Arthur adjusted the heavy *Codex* tucked under his arm, his fingers tracing the cold leather. "I feel it. It’s like standing too close to a massive bell that’s just been struck. It’s not a sound, but a... a presence."

"It is the resonance of the First Forge. We are standing directly above the Temple of Sanctuary. The salt flats are thin here. Look beneath your feet, Master. Stop looking at the white, and look for the black."

Arthur knelt, brushing away the thick, crystalline crust of the salt flats. Beneath the blinding white, a slab of polished obsidian shimmered with a faint, violet light. "This isn't stone. It’s... it’s glass. Or something like it."

"It is Void-Glass. Forged in the heat of your own will. It is the only material that can withstand the weight of a God-Slayer’s aura without shattering. Stand back."

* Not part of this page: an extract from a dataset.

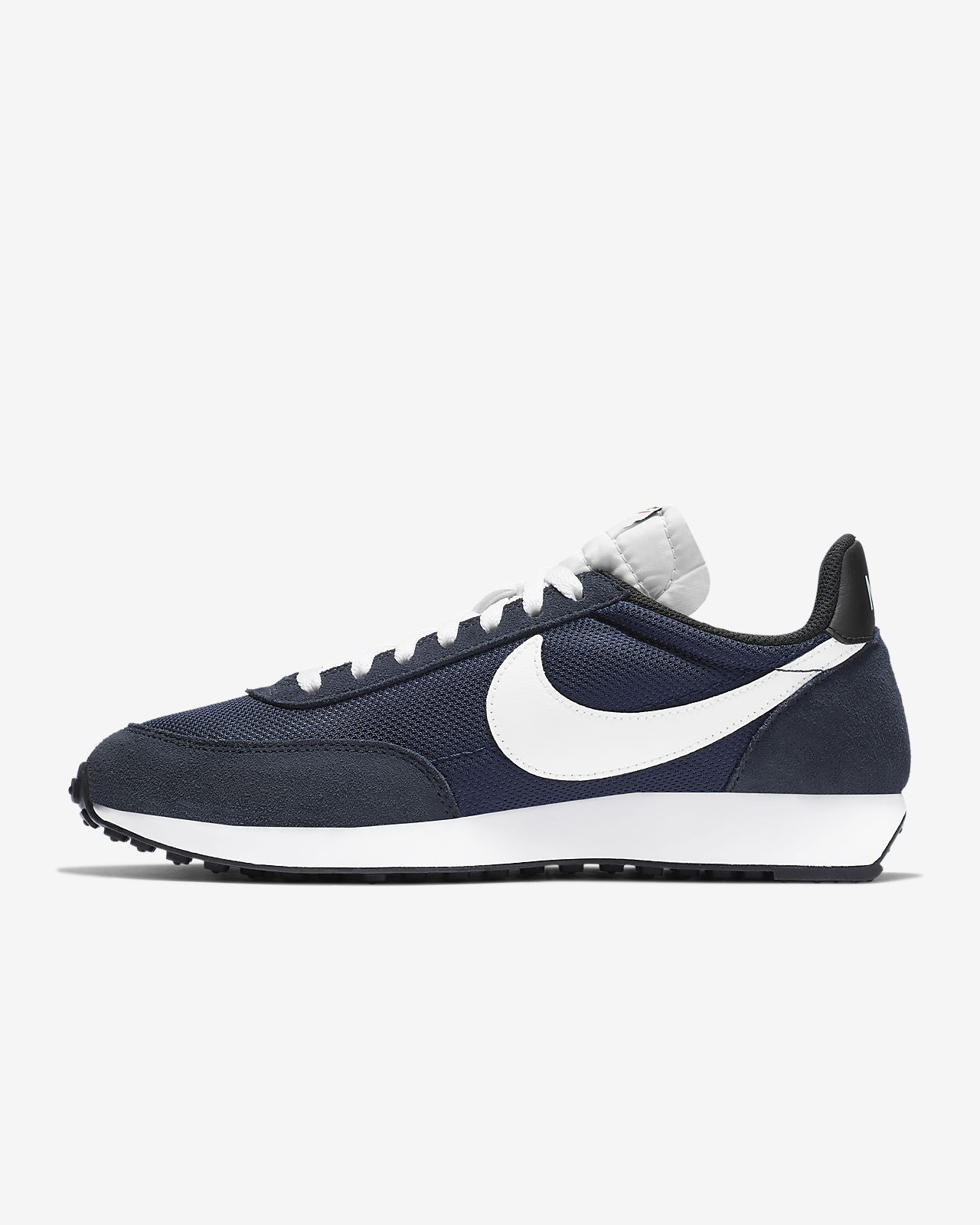 more photos aa633 c50e3 ... Chaussure Nike Air Tailwind 79 pour Homme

"Seraphina, wait—don't blow a hole in the ground again! We’re trying to be subtle!"

"Subtlety is for those who do not have the key, Arthur. You have the *Codex*. You have the pendant. And most importantly, you have the blood. Place your hand on the glass."

"My hand? Why?"

"Because the door does not recognize steel or magic. It recognizes its father. Put your palm on the obsidian and command the earth to remember you."

Arthur hesitated, looking at his trembling hand. He pressed his palm against the smooth, freezing surface of the Void-Glass. For a heartbeat, nothing happened. Then, a pulse of deep, rhythmic energy surged through his arm, making his teeth rattle.

"It’s... it’s warm now. It’s beating like a heart."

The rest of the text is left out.